In June I was lucky enough to go to a place that’s captured my imagination for years: Haida Gwaii. This island group is truly the land of legend where a sense of magic hangs in the misty air. I got to go there in my role as representative to the conservation sector to attend meetings on ocean management for the Pacific North Coast Integrated Management Area (PNCIMA).
Planning can be pretty “meeting-hall” focused, as creating a vision for PNCIMA’s future requires hours of talk between all the interested parties. But in Haida Gwaii we were able to draw on the local environment and the past for inspiration. Early one morning we got into zodiac boats and circumnavigated Louise Island, stopping at Skedans, an abandoned Haida village site. Skedans was one of the larger Haida villages in the southern islands, but it was abandoned in the 1880s near the end of the smallpox epidemic that killed 90 percent of the Haida population. Now deer wander among the remains of mossy, mortuary poles that tell long forgotten stories from the once thriving community.

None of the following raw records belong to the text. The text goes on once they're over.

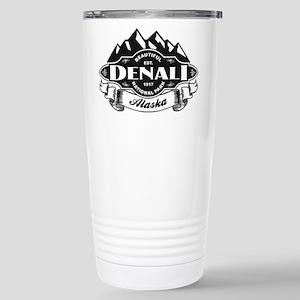 Denali Mountain Emblem Stainless Steel Travel Mug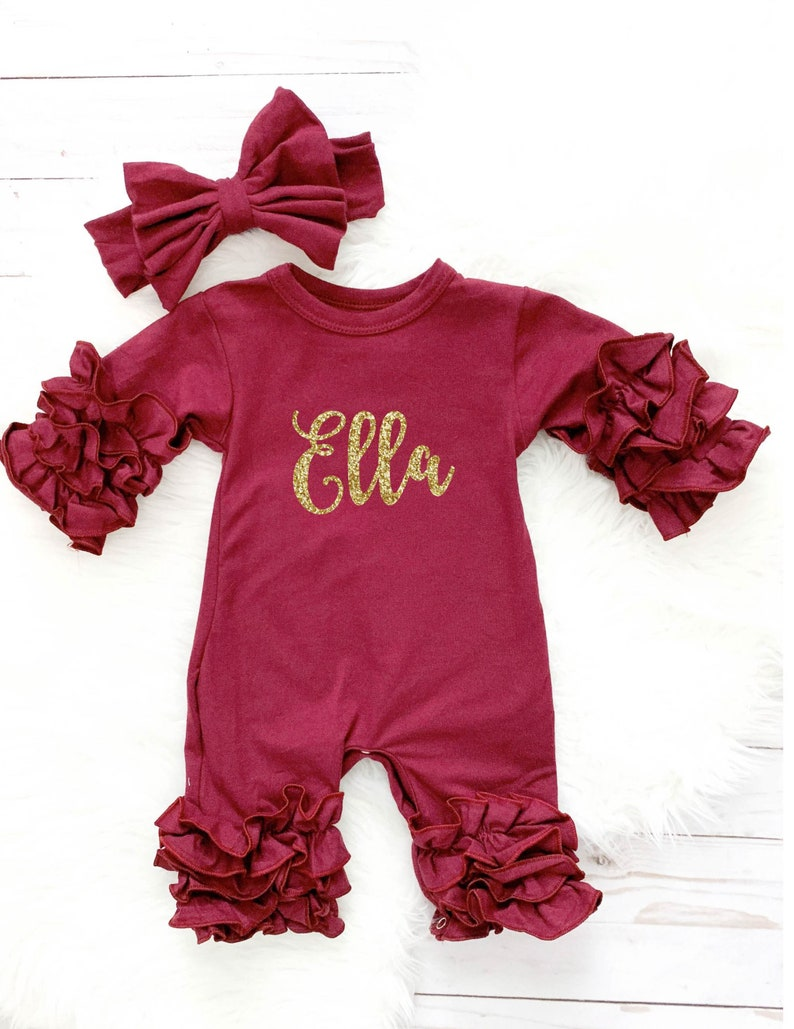 97c9f6bb695d Personalized Newborn Girl Coming Home Outfit Girl Gown Baby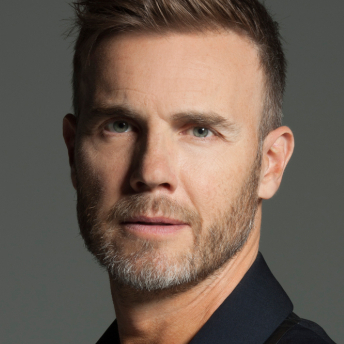 Initial dates, venues and casting announced for Gary Barlow's new musical <em>The Band</em>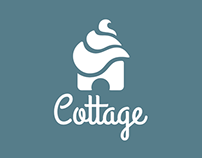 Cottage Ice Cream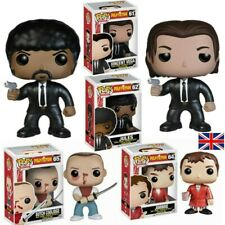 Funko POP Pulp Fiction Jimmie JULES Action Figure Vinyl Model Toys With Box Gift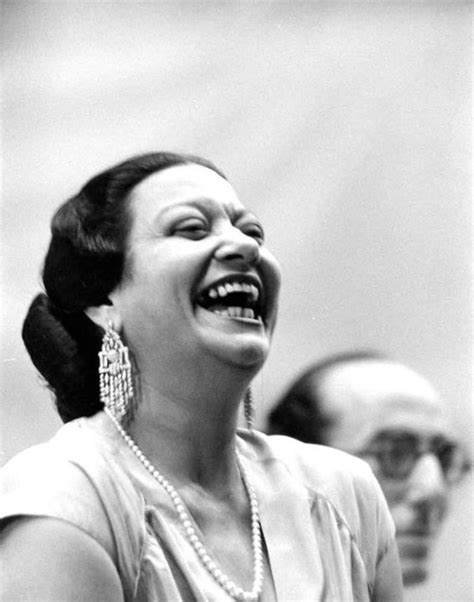 om kolthom remembering om kalthoum egyptian legend and the star of
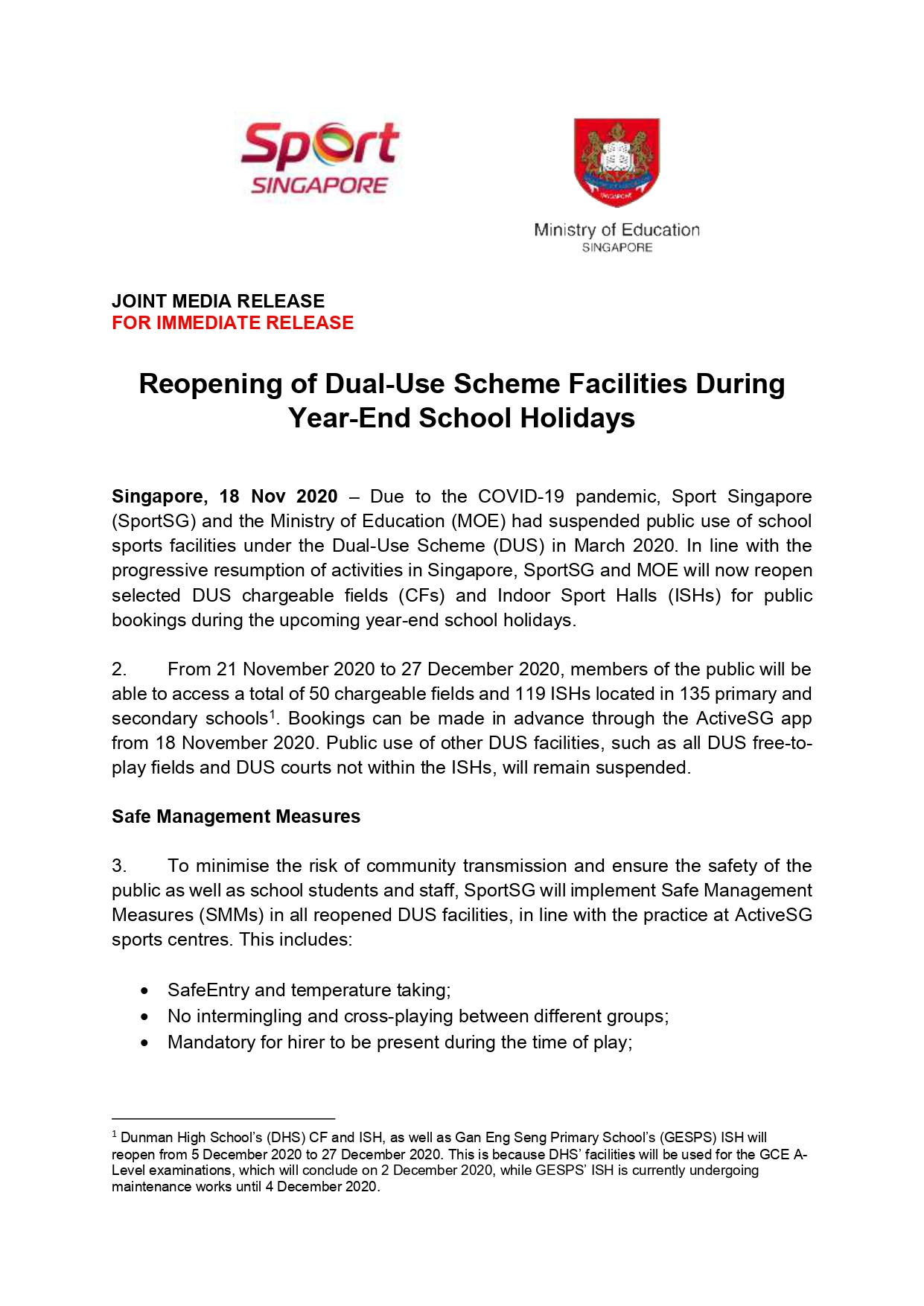 SportSG-MOE Media Release - Reopening of DUS Facilities copy_page-0001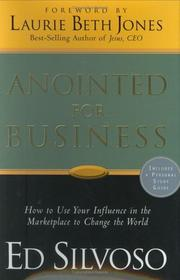 Cover of: Anointed for Business | Ed Silvoso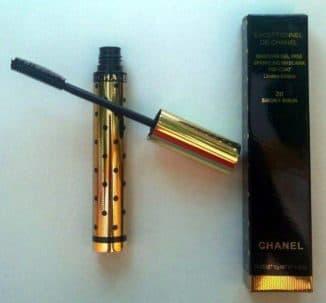 Сhanel exceptionnel de chanel 20 smoky brun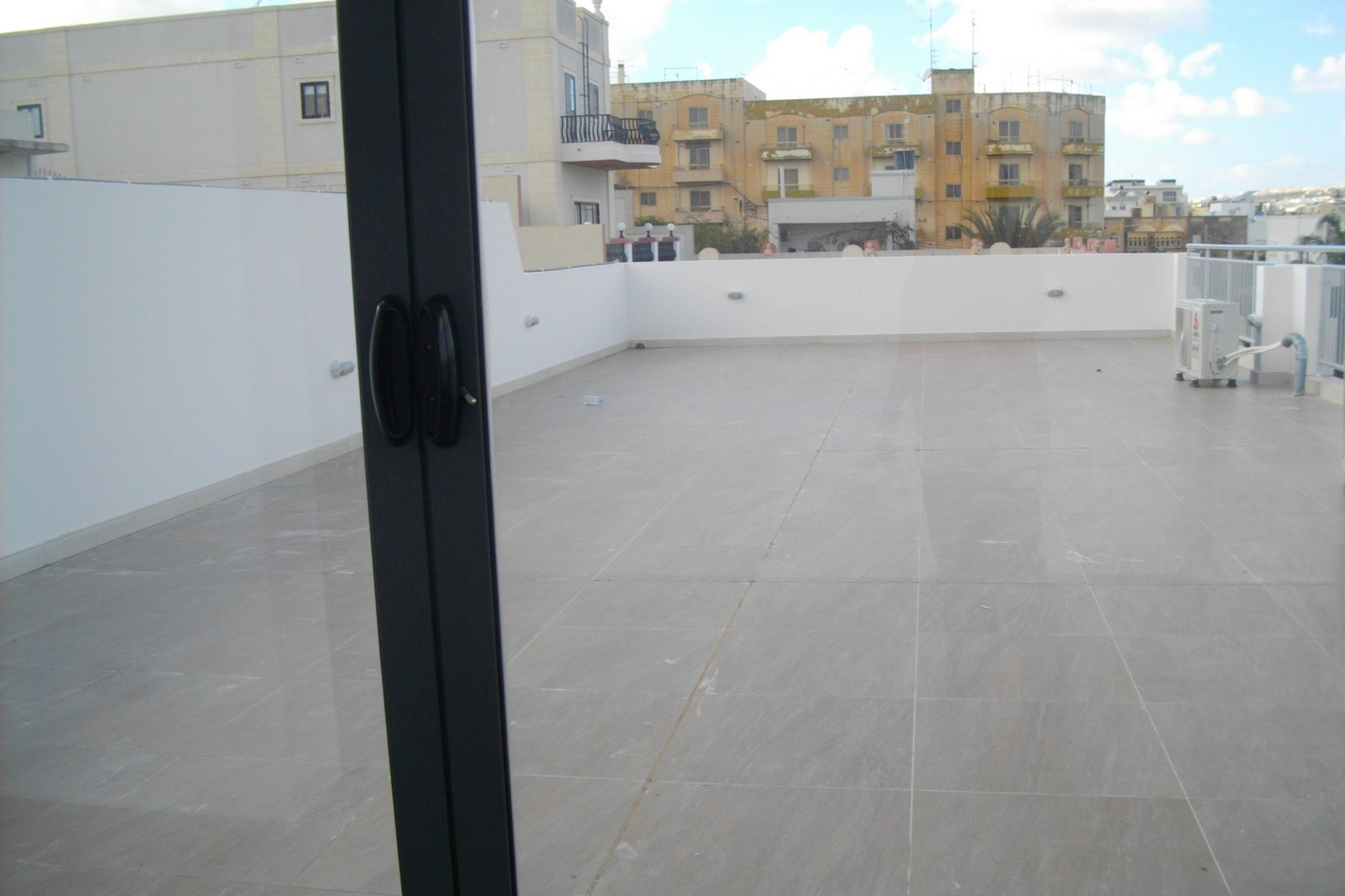 0 bed Office For Rent in Santa Venera, Santa Venera - thumb 21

Our tour served as a reminder that humans have been part of the beauty and the bounty of these islands for many thousands of years, and that our place in these ecosystems can be extremely fragile. Skedans, also known as K'uuna Linagaay (Point Town), is now part of the Gwaii Haanas National Marine Conservation Area.

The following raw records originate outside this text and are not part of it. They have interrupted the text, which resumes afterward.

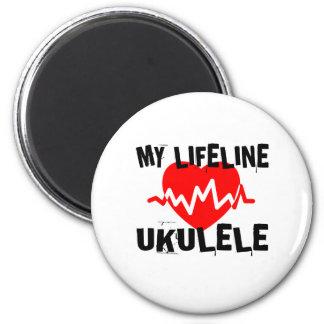 MY LIFE LINE UKULELE MUSIC DESIGNS MAGNET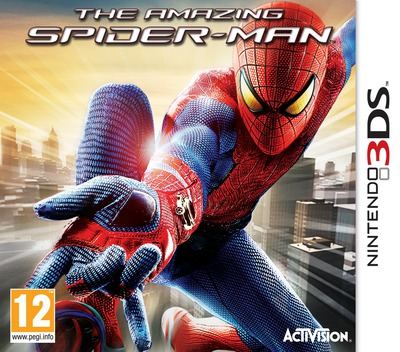 The Amazing Spider-Man 3DS coverM (AS8P)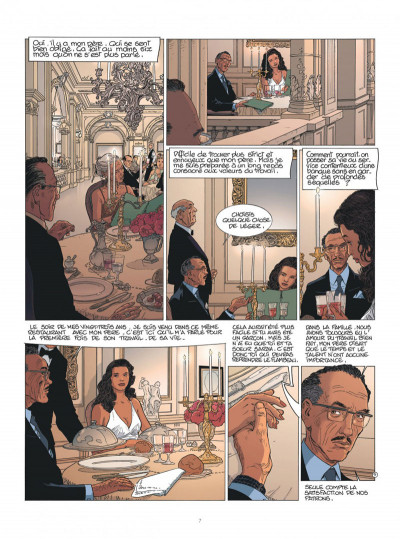 Page 7 ir$ all watcher tome 1 irs - antonia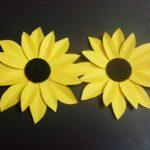 Kartondan Çiçek Yapımı Etkinlikleri 21
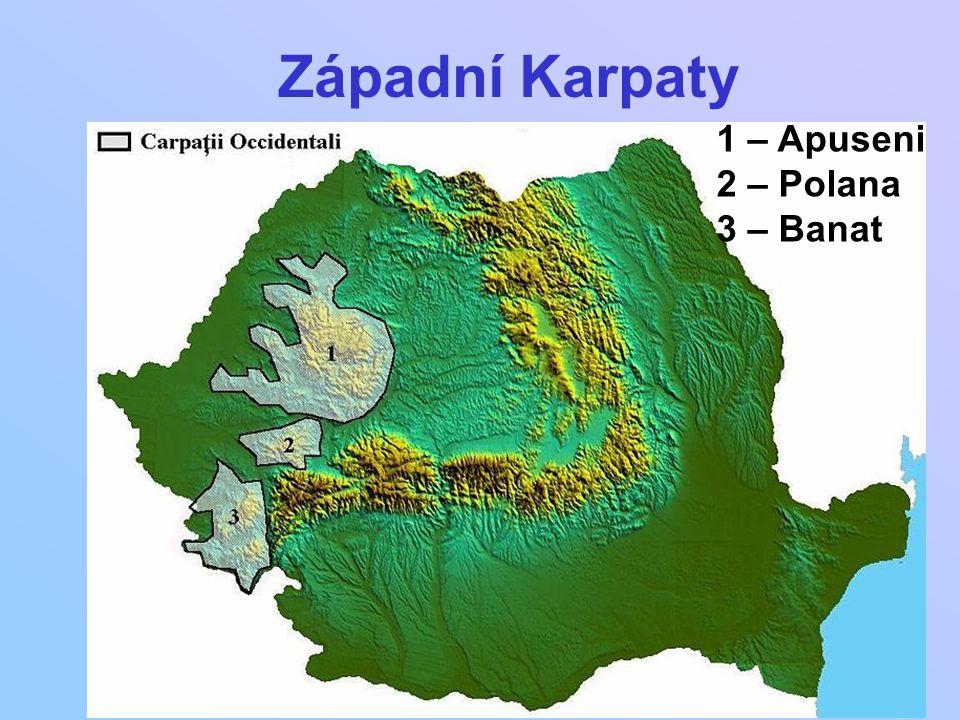 1 – Apuseni 2 – Polana 3 – Banat Západní Karpaty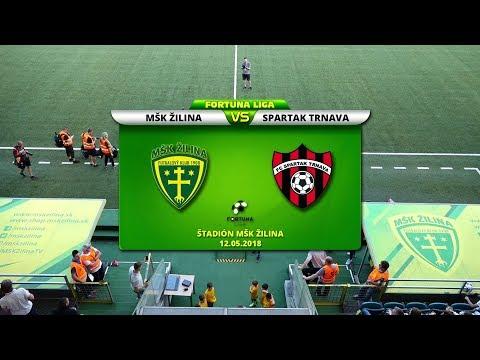 MŠK Žilina - FC Spartak Trnava 6:0 (3:0)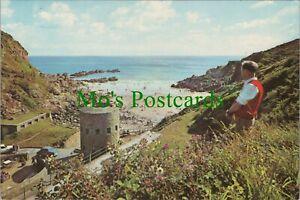 Channel Islands Postcard - Petit Bot Bay, Guernsey RR10958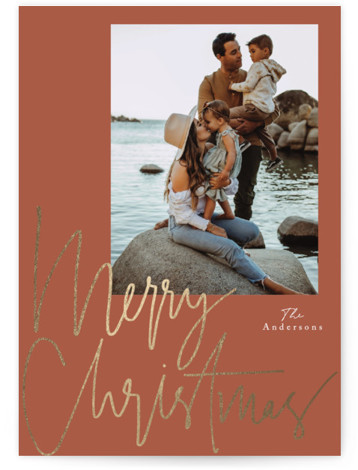 thin script Foil-Pressed Holiday Cards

Our tour group was made up of representatives from the many industries that have a stake in PNCIMA: Oil and Gas, Renewable Energy, Commercial Fisheries, Sport Fishing, Local Governments, Recreation, Tourism, Aquaculture and others. Together, we form the Integrated Oceans Advisory Committee (IOAC) which will advise the Government and First Nations Steering Committee on marine planning issues for the PNCIMA process.
Each of us had a unique experience that day. Spending time surrounded by such beauty was a real gift that reinforced my goal at the IOAC meetings: to ensure ecosystem integrity from the mountain ranges of the Great Bear Rainforest to the sponge reefs of the sea floor.
Logging off until next time: back to the beach and the sand between my toes.
Kim Wright is the Marine Planning and Protected Areas Campaign Manager for the Living Oceans Society.